(Beginning of Page extract)

MySQL Bugs: #57650: LCP can crash data-node if getting transient errors

Bug #57650	LCP can crash data-node if getting transient errors
Submitted:	22 Oct 2010 5:38	Modified:	4 Nov 2010 14:25
Reporter:	Jonathon Coombes	Email Updates:
Status:	Closed	Impact on me:	None
Category:	MySQL Cluster: Cluster (NDB) storage engine	Severity:	S2 (Serious)
Version:	mysql-5.1-telco-7.0	OS:	Linux
Assigned to:	Jonas Oreland	CPU Architecture:	Any
Tags:	7.0.13, cluster, ndbfs

Description:
2010-10-21 15:44:22 [ndbd] INFO     -- Unable to store fragment during LCP. NDBFS Error: 1217
2010-10-21 15:44:22 [ndbd] INFO     -- DBLQH (Line: 13001) 0x0000000a
2010-10-21 15:44:22 [ndbd] INFO     -- Error handler shutting down system
2010-10-21 15:44:22 [ndbd] INFO     -- Error handler shutdown completed - exiting
2010-10-21 15:44:27 [ndbd] ALERT    -- Node 14: Forced node shutdown completed. Caused by error 1217: 'No message slogan found (please report a bug if you get this error code)(Unknown). Unknown'.

How to repeat:
Not enough diskspace?

(End of Page extract)

• Problem to work on: Write the next part of the MySQL Cluster bug report on LCP crashes, picking up after its last line. You won't need the data for this.

(Beginning of Data for analysis)

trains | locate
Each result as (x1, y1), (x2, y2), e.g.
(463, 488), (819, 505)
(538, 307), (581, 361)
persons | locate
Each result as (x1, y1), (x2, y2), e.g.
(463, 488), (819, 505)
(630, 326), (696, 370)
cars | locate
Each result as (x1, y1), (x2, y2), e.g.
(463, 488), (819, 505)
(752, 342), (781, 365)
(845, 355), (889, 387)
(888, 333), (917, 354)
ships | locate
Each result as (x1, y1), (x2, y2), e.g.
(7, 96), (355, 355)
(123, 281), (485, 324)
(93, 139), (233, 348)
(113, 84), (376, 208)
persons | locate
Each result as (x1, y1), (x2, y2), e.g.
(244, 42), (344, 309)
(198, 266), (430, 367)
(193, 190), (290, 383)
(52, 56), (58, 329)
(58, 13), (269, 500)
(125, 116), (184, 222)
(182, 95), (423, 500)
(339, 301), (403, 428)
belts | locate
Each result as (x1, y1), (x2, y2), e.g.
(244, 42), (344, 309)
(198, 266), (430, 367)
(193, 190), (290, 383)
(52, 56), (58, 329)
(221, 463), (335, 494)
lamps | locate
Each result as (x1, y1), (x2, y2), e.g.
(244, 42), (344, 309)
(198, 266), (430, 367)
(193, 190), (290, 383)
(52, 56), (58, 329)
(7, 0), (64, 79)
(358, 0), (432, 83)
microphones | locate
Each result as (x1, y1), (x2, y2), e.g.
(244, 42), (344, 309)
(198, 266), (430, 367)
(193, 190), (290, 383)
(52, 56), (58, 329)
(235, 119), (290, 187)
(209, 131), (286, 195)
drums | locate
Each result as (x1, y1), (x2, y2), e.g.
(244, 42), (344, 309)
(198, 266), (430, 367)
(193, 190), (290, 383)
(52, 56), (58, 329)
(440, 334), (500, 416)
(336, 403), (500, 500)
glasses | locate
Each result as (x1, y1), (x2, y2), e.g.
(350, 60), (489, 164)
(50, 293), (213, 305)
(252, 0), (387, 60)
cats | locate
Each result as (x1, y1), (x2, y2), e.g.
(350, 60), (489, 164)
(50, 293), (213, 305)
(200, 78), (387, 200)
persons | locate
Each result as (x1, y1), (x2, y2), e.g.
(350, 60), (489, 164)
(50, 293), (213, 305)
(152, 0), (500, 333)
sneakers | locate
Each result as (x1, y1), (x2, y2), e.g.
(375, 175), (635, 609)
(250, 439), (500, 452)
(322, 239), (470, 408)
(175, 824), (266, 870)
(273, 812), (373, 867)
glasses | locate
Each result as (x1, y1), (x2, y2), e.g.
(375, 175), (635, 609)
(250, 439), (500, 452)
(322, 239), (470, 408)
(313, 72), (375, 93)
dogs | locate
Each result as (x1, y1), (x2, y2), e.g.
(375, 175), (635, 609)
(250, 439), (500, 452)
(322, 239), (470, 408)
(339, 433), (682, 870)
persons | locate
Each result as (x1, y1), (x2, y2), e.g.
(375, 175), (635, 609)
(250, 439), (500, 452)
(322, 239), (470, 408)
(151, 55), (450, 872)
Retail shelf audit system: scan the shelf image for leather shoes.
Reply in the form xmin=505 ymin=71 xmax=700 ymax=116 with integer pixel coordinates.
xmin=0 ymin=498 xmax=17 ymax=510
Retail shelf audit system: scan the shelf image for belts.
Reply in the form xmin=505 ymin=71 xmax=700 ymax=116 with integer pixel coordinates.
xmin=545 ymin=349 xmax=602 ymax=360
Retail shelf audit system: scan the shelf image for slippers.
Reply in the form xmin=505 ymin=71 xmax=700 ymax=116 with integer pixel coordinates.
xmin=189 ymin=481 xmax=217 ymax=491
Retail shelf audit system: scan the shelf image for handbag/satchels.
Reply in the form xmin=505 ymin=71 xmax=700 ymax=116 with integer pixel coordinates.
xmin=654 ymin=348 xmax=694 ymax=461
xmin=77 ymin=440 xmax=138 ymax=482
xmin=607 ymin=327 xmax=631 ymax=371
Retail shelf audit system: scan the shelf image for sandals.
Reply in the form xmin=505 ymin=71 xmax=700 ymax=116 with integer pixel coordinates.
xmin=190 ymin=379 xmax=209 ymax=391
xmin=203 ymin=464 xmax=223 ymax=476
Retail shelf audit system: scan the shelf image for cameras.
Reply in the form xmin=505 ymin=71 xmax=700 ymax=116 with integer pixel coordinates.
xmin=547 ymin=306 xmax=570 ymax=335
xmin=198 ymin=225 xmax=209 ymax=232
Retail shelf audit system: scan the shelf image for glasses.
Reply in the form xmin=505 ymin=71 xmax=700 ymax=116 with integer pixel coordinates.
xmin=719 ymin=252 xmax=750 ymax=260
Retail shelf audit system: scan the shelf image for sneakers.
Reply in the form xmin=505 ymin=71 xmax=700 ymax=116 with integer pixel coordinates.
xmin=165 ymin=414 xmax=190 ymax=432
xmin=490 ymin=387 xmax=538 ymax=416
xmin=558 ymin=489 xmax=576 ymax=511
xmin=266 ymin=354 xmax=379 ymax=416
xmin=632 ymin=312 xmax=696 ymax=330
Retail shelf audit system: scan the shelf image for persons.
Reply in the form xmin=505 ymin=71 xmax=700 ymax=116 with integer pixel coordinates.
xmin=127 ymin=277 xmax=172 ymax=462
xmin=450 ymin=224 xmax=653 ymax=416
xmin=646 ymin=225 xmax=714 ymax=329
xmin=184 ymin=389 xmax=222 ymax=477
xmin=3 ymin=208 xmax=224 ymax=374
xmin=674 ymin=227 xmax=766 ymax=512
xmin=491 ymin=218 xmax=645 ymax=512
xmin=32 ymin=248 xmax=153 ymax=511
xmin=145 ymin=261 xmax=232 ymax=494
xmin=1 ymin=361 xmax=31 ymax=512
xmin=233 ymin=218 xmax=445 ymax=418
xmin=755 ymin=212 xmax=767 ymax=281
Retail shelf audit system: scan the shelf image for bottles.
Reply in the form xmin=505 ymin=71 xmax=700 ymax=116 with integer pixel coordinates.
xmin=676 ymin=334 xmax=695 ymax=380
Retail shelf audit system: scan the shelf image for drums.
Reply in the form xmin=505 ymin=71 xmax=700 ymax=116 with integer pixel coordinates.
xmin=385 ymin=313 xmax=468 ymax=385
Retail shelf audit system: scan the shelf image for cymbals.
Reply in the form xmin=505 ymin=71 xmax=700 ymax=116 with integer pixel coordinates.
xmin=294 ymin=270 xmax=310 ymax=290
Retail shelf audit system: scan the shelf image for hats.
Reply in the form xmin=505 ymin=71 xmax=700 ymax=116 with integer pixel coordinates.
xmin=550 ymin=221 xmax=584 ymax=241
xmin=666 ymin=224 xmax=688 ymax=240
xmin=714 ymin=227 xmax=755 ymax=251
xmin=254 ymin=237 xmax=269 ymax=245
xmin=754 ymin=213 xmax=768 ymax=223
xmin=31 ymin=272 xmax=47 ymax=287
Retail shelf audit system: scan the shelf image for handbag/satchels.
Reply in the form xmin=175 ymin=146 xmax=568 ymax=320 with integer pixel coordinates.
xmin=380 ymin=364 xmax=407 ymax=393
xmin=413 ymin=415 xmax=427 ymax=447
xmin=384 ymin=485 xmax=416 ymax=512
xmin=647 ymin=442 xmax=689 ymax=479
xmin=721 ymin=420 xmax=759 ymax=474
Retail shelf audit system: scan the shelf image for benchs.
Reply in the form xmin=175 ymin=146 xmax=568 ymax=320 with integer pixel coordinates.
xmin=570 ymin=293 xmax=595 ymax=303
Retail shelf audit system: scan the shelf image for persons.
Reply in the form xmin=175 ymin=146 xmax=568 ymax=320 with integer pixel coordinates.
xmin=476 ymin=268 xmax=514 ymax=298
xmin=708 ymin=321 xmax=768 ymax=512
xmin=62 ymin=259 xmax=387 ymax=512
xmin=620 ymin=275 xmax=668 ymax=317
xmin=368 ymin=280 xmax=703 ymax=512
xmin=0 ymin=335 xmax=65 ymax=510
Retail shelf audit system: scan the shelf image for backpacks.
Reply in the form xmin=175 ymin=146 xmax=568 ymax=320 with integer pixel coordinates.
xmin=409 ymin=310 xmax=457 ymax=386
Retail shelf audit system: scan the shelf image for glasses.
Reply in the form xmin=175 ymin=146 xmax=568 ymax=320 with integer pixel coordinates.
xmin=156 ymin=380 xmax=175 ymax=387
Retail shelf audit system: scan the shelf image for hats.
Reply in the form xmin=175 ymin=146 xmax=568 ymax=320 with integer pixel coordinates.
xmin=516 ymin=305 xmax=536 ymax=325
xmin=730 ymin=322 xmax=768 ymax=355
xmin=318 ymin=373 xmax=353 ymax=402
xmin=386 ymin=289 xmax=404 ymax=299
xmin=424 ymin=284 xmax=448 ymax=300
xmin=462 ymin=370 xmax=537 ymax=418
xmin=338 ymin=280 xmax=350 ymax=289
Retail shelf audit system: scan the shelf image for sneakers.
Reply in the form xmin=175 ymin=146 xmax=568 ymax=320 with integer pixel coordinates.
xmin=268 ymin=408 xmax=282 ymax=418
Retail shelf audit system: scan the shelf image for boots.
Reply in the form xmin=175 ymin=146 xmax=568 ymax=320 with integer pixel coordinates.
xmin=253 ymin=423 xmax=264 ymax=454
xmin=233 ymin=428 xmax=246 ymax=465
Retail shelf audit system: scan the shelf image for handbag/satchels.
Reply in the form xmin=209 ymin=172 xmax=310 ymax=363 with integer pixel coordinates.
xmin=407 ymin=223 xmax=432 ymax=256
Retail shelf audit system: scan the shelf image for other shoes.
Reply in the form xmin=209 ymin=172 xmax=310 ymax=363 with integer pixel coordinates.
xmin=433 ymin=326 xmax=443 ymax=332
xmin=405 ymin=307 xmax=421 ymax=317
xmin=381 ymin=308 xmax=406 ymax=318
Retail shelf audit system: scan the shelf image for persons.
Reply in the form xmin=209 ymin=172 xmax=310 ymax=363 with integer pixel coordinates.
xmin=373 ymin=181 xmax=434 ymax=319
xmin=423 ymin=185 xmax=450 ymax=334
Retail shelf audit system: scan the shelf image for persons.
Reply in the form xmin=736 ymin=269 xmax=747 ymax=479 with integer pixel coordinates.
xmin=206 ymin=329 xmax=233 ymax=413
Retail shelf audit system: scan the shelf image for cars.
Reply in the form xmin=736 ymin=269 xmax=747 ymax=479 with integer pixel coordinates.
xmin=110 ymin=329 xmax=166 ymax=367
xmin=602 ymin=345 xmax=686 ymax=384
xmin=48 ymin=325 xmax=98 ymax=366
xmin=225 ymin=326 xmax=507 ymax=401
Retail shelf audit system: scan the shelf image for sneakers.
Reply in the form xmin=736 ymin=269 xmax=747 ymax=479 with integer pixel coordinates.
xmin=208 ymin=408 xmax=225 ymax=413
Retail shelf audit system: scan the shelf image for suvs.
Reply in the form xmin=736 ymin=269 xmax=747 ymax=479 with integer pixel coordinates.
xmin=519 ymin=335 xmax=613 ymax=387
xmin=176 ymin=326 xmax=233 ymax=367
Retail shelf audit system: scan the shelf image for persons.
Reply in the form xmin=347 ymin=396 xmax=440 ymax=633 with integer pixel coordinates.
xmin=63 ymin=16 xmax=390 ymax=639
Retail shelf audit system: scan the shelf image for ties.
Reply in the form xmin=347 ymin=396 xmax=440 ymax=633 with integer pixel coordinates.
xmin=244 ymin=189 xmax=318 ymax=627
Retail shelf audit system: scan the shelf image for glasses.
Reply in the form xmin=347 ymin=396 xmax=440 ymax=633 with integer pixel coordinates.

(End of Data for analysis)

• Task answer:
Suggested fix:
Supply an appropriate message

A patch for this bug has been committed. After review, it may
be pushed to the relevant source trees for release in the next
version. You can access the patch from:

  http://lists.mysql.com/commits/122552

3916 Jonas Oreland	2010-11-02
      ndb - bug#57650 - add retries on transient errors of backup/lcp

Pushed into mysql-5.1-telco-7.0 5.1.51-ndb-7.0.20 (revid:jonas@mysql.com-20101102145326-mqsgv1srv7ns52db) (version source revid:jonas@mysql.com-20101102145326-mqsgv1srv7ns52db) (merge vers: 5.1.51-ndb-7.0.20) (pib:21)

pushed to 7.0.20 and 7.1.9

DOCS: If a LCP got a transient error (in this case 1217) it would crash
  data-node. This patch solves this by retrying operation 10 times with
  100ms delay.

Documented bugfix in the NDB-7.0.20 and 7.1.9 changelogs, as follows:

        Transient errors during a local checkpoint were not retried,
        leading to a crash of the data node. Now when such errors occur,
        they are retried up to 10 times if necessary.

Closed.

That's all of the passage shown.